The first thing that stuck me about this chapbook was the layered meaning in its title. People with schizophrenia are plagued by hearing voices, and collectively, this population often lacks a voice. The stigma of mental illness follows people to the grave, as Kerrigan makes clear in the wonderful poem “Anonymous.” She starts off by describing 1,600 unmarked headstones on the grounds of a Connecticut psychiatric hospital, making it

a cemetery.
Row after row of upright
square cement blocks exist
like a set of teeth
for the medical examiner.

This hospital could be anywhere; I remember hearing about a lawsuit to allow names to be placed on headstones at a similar facility in Nebraska. Kerrigan doesn’t get on a soapbox about the injustice. She doesn’t have to. She just says, “Every life should/have a wake.”
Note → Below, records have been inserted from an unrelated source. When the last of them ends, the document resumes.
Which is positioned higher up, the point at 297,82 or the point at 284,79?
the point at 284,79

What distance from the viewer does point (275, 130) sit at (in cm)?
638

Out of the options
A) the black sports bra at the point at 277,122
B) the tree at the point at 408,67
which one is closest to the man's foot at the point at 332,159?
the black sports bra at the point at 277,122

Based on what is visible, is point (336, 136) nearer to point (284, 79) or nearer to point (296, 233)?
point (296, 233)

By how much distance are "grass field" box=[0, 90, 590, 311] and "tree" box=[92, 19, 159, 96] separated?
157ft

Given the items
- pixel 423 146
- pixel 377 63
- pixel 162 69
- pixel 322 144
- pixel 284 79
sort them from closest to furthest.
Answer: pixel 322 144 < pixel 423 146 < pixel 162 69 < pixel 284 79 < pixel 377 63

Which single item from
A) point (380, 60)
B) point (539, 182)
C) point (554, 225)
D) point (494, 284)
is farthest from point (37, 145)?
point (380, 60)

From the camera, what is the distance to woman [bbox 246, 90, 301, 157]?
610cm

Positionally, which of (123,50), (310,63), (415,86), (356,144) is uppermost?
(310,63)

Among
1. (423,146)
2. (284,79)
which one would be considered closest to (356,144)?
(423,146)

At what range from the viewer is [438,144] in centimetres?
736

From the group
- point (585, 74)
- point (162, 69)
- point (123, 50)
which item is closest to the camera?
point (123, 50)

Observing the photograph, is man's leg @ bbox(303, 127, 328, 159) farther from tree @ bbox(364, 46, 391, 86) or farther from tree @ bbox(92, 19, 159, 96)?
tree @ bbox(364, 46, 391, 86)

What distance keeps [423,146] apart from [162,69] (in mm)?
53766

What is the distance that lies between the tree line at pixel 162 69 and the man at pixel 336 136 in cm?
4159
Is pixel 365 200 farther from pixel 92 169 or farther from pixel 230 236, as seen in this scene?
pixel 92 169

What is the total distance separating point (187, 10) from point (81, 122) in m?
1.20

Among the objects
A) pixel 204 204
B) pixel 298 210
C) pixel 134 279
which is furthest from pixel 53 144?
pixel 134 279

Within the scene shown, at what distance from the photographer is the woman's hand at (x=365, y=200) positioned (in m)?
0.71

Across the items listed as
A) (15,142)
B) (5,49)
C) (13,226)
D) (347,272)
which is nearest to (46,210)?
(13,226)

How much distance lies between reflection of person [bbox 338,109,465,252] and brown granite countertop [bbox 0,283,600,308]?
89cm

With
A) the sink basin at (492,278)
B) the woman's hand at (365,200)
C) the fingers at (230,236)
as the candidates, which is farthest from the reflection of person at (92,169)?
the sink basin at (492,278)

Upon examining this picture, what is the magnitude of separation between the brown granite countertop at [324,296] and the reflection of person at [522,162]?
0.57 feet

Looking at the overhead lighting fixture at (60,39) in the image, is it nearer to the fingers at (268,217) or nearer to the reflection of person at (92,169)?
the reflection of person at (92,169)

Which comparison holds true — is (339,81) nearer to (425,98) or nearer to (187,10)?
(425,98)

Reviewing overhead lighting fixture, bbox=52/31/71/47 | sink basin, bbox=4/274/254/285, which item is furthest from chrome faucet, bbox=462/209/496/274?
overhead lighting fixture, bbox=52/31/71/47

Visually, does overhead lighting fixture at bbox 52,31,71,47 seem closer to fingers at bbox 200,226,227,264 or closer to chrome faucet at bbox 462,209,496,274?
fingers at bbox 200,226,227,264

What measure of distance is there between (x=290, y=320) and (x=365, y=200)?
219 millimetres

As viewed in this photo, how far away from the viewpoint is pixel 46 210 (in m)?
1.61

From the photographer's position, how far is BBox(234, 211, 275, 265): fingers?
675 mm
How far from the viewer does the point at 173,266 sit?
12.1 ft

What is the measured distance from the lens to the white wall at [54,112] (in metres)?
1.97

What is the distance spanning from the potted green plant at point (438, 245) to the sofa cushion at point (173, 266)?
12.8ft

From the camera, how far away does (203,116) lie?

Then she tells of the strangers from all walks of life who come together each year to recite the patients’ names,

to let them fly off
the runway of the tongue
like planes into blue space.

By this simple and powerful act, the patients’ identities and humanity are returned to them. I felt like I could see their grateful spirits rising as their names are read. It’s a lovely ritual, and the poem it inspired has stayed with me.

“Ward 24” is powerful in a different way. Kerrigan relates her experience on St. Patrick’s Day in 1966, coaxing institutionalized patients to come to her therapy group. She describes the overmedicated state that was common in that pre-deinstitutionalization era: “Eight-hundred/milligrams of Thorazine made walking feel/like trudging through deep mud.”

Kerrigan goes on to describe trying to entice patients to attend her group therapy session.

Come to my group, my plea, as I knelt offering
filtered cigarettes as free admission tickets.

You’d have to understand the psychiatric (or prison) systems to recognize cigarettes as coins of the realm. The people I worked with 20 years later were outpatients and not nearly as overmedicated as patients of yore, but cigarettes remained a constant. I remember when one of our patients was hallucinating that Cherry Coke was coming to get him over the trees. It probably sounds funny but he was terrified. I’ve never felt more helpless than at that moment. All I could think to do was to offer him a smoke. He accepted it and it seemed to help. I told him I didn’t see her but I think the nicotine did its work better than I did.

I defy you not to be haunted by the following image, when Kerrigan handed out green carnations to the women in her group that day:

Anna sniffed the blossom; Edna placed it between
her breasts. Rose wore hers over her ear.
Vivian shared a memory about the feel of seeds
in her hand when she gardened. The oldest patient,
Lillian, who had a lobotomy watered
the blossom with her drool.

Kerrigan doesn’t only focus on present day psychiatry. In “St. Remy, France,” she pays tribute to Vincent Van Gogh, who “immortalized psychosis”:

No pills or potions to halt
the constant condemning chatter
of your mind. Moved, I hear
the voices of former patients,
my own voice, reminding me
mental illness respects no one,
yet it can leap right off
the borders of the canvas, transforming
torment into masterpieces.

Mental illness may not respect anyone, but Kerrigan’s respect for her patients and colleagues comes through loud and clear, and she makes sure their voices are heard.